The program approves drilling in the entire coastal plain of the Arctic National Wildlife Refuge, an area the U.S. Geological Survey estimates to hold the largest remaining onshore oil reserve in the United States.

Interior Secretary David Bernhardt told reporters during a Monday morning press call that there "certainly could be a lease sale by the end of the year."

For almost 40 years, the refuge was deemed off limits, but the Republican-led Senate included a large portion of the 19.3 million-acre-refuge to be developed for oil and gas production. 

The leasing program is required by law. In the Trump administration’s 2017 tax reform package, known as the Tax Cuts and Jobs Act of 2017, Congress tasked the Interior Department to create a leasing and development program that will allow for two oil and gas auctions to take place by 2021 and another by 2024.
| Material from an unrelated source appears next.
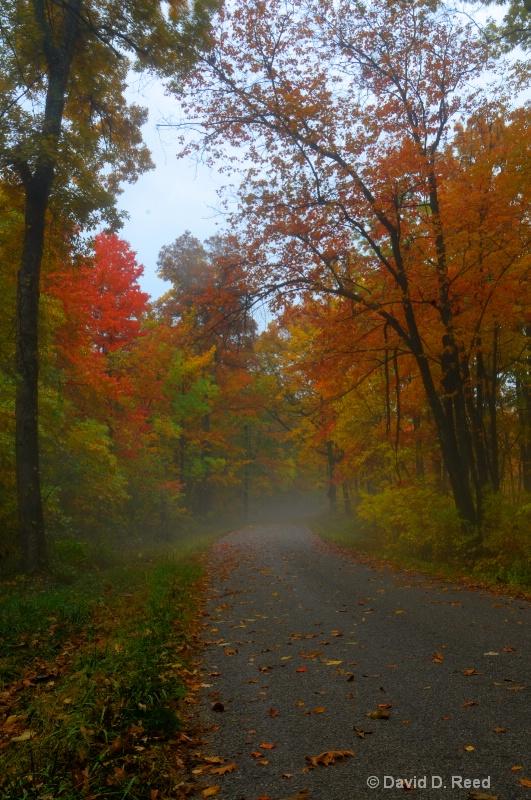Fall morning at Tar Hollow State Park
The Gwich’in people refer to the coastal plain as “The Sacred Place Where Life Begins” because it is critical to their food security and way of life.

Environmental groups have vowed to file lawsuits to stop the new leasing program.

On Monday, the Gwich’in Steering Committee, an organization that seeks to protect the homelands of the Gwich’in, said they are willing to fight the program.

“We are not giving up. This administration has done nothing but disrespect the Indigenous peoples that have occupied these lands. Our ways of life, our food security, and our identity is not up for negotiation. The fight is not over. We have attorneys on this case and the courts will get to hear about the corrupt and illegal ways the Trump administration has used to open the Sacred Place Where Life Begins for drilling,” Bernadette Demientieff, executive director of the Gwich’in Steering Committee, said in a statement.

“No amount of money you can ever justify what is taking place with the lease sales of what officials call the ‘1,002 lands,’ which are sacred calving grounds of the porcupine caribou herd,” Chief Dana Tizya-Tramm of the Vuntut Gwich’in First Nation said in a statement. “Anyone who says different is merely using their office or education to craft complex excuses on a simple matter.”

Former vice president Joe Biden, who will accept the Democratic Party’s presidential nomination this week, says he is “totally opposed” to drilling in the Arctic National Wildlife Refuge. Biden’s climate plan blocks new oil and gas permitting in the refuge indefinitely.